In October, the media mostly ignored the Great Barrington Declaration in which infectious disease epidemiologists and public health scientists clamored for "focused protection" — a more compassionate approach to COVID-19, in contrast to locking everyone down. The least vulnerable were encouraged to resume life as normal, with more emphasis on protecting the elderly and the infirm.
"Current lockdown policies are producing devastating effects on short and long-term public health," read the group's website. "The results (to name a few) include lower childhood vaccination rates, worsening cardiovascular disease outcomes, fewer cancer screenings and deteriorating mental health — leading to greater excess mortality in years to come, with the working class and younger members of society carrying the heaviest burden. Keeping students out of school is a grave injustice."
After a year of lockdowns, millions of children — many seemingly used as pawns by teacher unions — are still being forced to learn via Zoom, even as they are at low risk of transmitting COVID-19. To his credit, Nicholas Kristof at The New York Times had the presence of mind recently to note this injustice in an opinion piece. "The blunt fact is that it is Democrats — including those who run the West Coast, from California through Oregon through Washington State — who have presided over one of the worst blows to education of disadvantaged Americans in history.
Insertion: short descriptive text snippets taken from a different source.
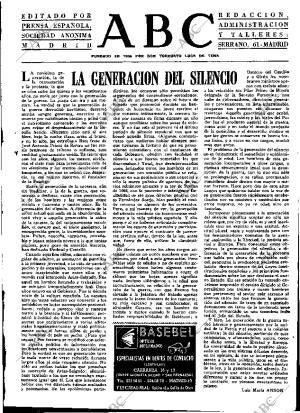 ABC MADRID 01-03-1973 página 3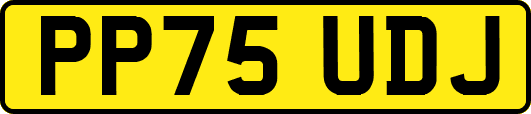 PP75UDJ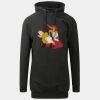Hoodie dress Thumbnail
The result: more dropout, less literacy and numeracy, widening race gaps, and long-term harm to some of our most marginalized youth."
And let's not forget how the media maligned the use of hydroxychloroquine (HCQ) as an early treatment for COVID-19 after President Trump revealed he was taking it prophylactically. Last spring, Fox News's Neil Cavuto ripped HCQ, even though the anti-malarial drug has been used effectively for seven decades by hundreds of millions of people worldwide since the U.S. Food and Drug Administration approved it in 1955.
"If you are in a risky population here and you are taking this as a preventative treatment to ward off the virus, or in a worst-case scenario, you are dealing with the virus and you are in this vulnerable population, it will kill you," Cavuto warned of HCQ. "I cannot stress enough. This will kill you."
Cavuto and others misspoke. Recently, we learned that the American Journal of Medicine (AJM) changed its tune on HCQ.
"When started earlier in the hospital course, for progressively longer durations and in outpatients, antimalarials may reduce the progression of disease, prevent hospitalization, and are associated with reduced mortality," reads an abstract from AJM.
And now, with some 500,000 Americans dead — from or with COVID-19 — I wonder: how many lives could have been spared if members of the mainstream press were more committed to reporting the truth? Will they ever be held accountable for duping the public about lockdowns, HCQ, school closures, and other critical COVID-19-related matters?
If Cavuto is any indication, I suspect not.